**DIRECTION 1:**
Rewrite the records below, replacing every instance of "uninfected" with "negative" and leaving everything else unchanged. Leave the pictures out of your answer.

**TEXT EXCERPT:**
Remembering Canadian artist Kelly Mark, the 'working-class conceptualist'
Artist, collaborator and friend Dave Dyment reflects on the late Toronto art maker's smart and funny work

It's rare that an artist's work can be summarized in a few words, and rarer still when that artist is prolific in a wide variety of media. Toronto artist Kelly Mark produced sculptures, drawings, photographs, audio, video, performance, text work, tattoos, mail art and multiples, about a myriad of subject matter.
I'm not sure who originated the term "working-class conceptualist" to describe her and her practice, but it was apt enough to follow her throughout her career, and astute enough to withstand scrutiny.
I always understood it to refer to the fact that the work is smart without being smug, funny without being trite, and completely absent of pretence or academic trappings. She brilliantly conflated the repetition of the minimalist and process-based work championed by the Nova Scotia College of Art and Design — where she studied — with the repetitive tasks of so much manual labour.

Sometimes, Mark pushed back against the term ("Working Class My Ass"), but her entire practice could be viewed as a prescient investigation into the mechanisms and rituals of labour. Some random titles include: Smoke Break, Staff & Security, Nine to Five, Working Hard/Hardly Working and Minimum Wage. In that last work, she renegotiated an exhibition contract so that she would be paid the minimum hourly wage while her work was on view. It amounted to a raise.
All in a Day's Work, from 2009, was an eight-hour artist's talk, complete with coffee and lunch breaks. Typically, durational work is about patience, boredom, stamina and maybe transcendence. For Mark, it was a time-keeping device to help get through the work day. She took the "1,2,3,4, stroke" motif — or tally mark — that captives carve into walls and had it produced as rolls of wallpaper. Later, she turned it into a tattoo on her arm, updated annually on her birthday.
In & Out, which became known as her signature piece, might be the earliest example of Mark tying biography to output. Beginning in 1997, the artist routinely punched a vintage time clock at the start of each work day, punching out again eight hours later. "The project will end," she wrote, "in 2032, when I turn 65."


An early statement conveys her unshakeable work ethic, sometimes surly manner and strong distrust for a system that rewards capital and devalues labour:
"I tend to show up late. I usually leave early. I take long breaks. I have issues with authority. I don't follow instructions. I don't work well with others. I drink on the job. I complain a lot. But I'm always working."
The phrase "I don't work well with others" would later be repurposed as "I don't play well with others" for a book bag made with Micah Lexier for their two-person exhibition, Head-to-Head, at the Robert McLaughlin Gallery in Oshawa, Ont. The adjustment evokes the language of a grade-school report card, admonishing the student who prefers to go it alone.

(Items from a data source)
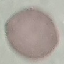
Summary:
  - Malaria status: uninfected
  - Preparation: thin blood film
  - Capture: smartphone through the microscope eyepiece
  - Stain: Giemsa
  - Image type: cell patch, automatically extracted from a larger field of view and resized to 64 × 64 pixels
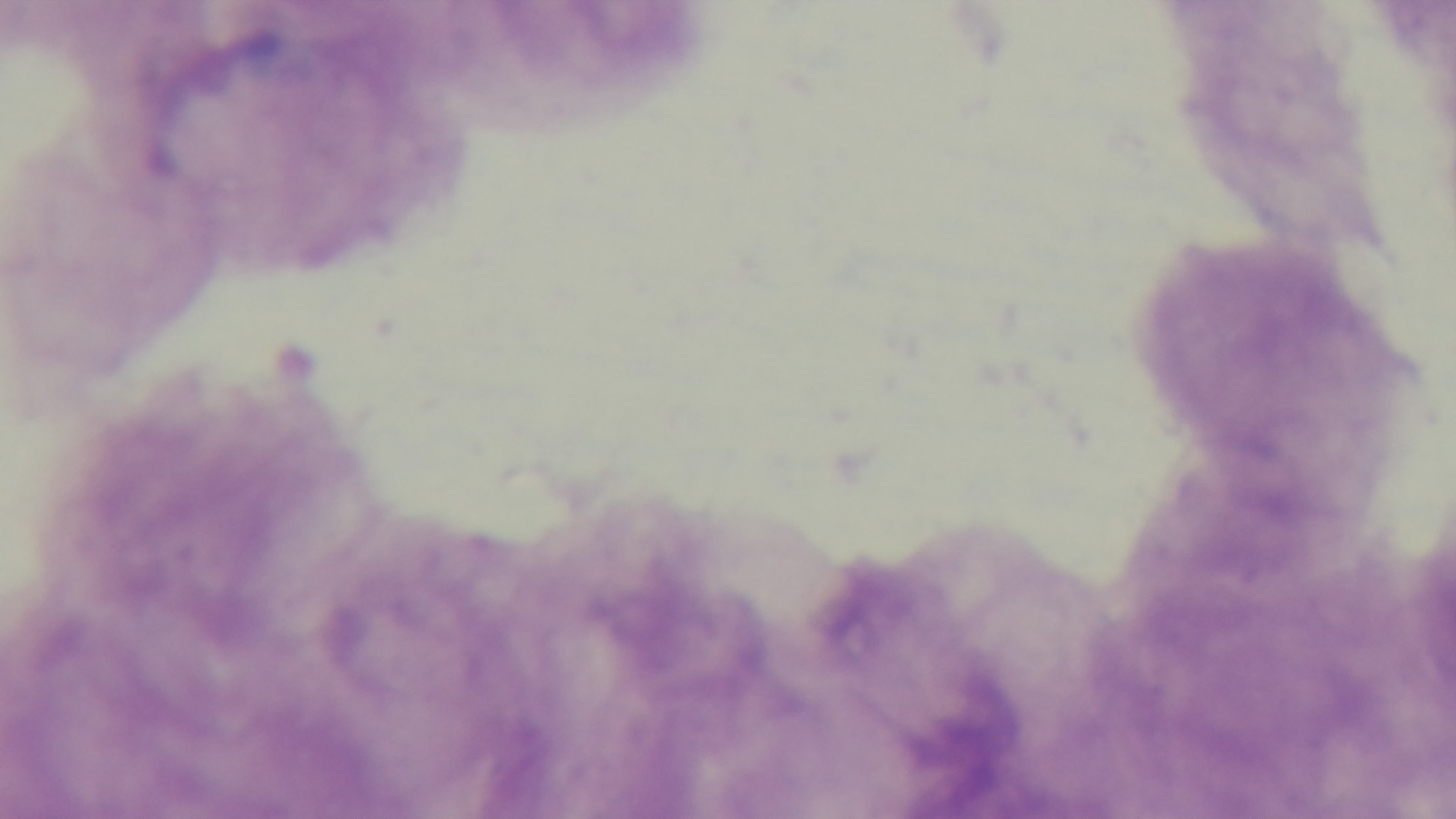 Captured with a mounted 4K digital camera. Giemsa stain. Malaria status: uninfected. Single field of view. Light microscopy. Preparation: thick blood film. Oil-immersion objective, 100x.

**DIRECTION 2:**
According to the tribute to Kelly Mark, in what year was her In & Out project planned to end?

**FULL ANSWER 1:**
Summary:
  - Malaria status: negative
  - Preparation: thin blood film
  - Capture: smartphone through the microscope eyepiece
  - Stain: Giemsa
  - Image type: cell patch, automatically extracted from a larger field of view and resized to 64 × 64 pixels
 Captured with a mounted 4K digital camera. Giemsa stain. Malaria status: negative. Single field of view. Light microscopy. Preparation: thick blood film. Oil-immersion objective, 100x.

**FULL ANSWER 2:**
2032, when she would turn 65.